What is malaria?

Malaria is a disease caused by a unicellular parasite called Plasmodium that lives in red blood cells. Humans get infected through the bite of an infected female anopheline mosquito. 

There are many different Plasmodium species, but only five of these cause disease in humans: P. falciparum, P. vivax, P. ovale, P. malariae, and P. knowlesi. 

The parasites multiply first in the liver, then in the blood stream. If the infection is not stopped by the immune system or antimalarial drugs, it will cause a febrile illness with headaches, fatigue, muscle aches, and vomiting. 

If left untreated, P. falciparum can cause severe malaria, where large numbers of infected red blood cells block the small vessels of vital organs. This can result in coma, seizures, acidic blood, failure of kidneys or other organs, or even death.

 P. falciparum is responsible for more than 90% of all malaria deaths worldwide.

This is the Life Cycle of P. falciparum malaria 

Not all plasmodium species have the same lifecycle.
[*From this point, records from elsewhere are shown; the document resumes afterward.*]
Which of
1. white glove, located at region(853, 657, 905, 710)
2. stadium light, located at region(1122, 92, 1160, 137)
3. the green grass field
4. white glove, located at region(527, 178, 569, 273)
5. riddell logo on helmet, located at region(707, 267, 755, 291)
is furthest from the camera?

The lifecycle of P. vivax and P. ovale have the additional complexity of dormant liver forms or hypnozoites which do not divide immediately but remain dormant for a period ranging from three weeks to a year or longer before reproduction begins, causing relapse infections.

 

History of Malaria

Mentions of malaria can be found in Indian, Chinese, Egyptian and Greek scripts as early as 3200 BC. 

For over 2500 years the idea that malaria fevers were caused by miasmas rising from swamps persisted and it is widely held that the word malaria comes from medieval Italian “mal’aria”, meaning spoiled air. Likewise, French word “paludisme” comes from the Latin word “palus,” which translates to the “sickness related to swamps”. The Greek word for this illness, “elonosia,” also means “the sickness from swamps”.

In 1880, Alphonse Laveran identified the parasite seen under the microscope as the cause of malaria.

In 1897, while dissecting the stomach tissue of an anopheline mosquito that had fed four days earlier on a malarious patient, Ronald Ross found the malaria parasite and proved the role of Anopheles mosquitoes in transmitting malaria parasites to humans. By July 1898, he had demonstrated that mosquitoes could serve as intermediate hosts for bird malaria.

 

For centuries, malaria has been treated with an extract from the bark of the Chinchona tree found in South America.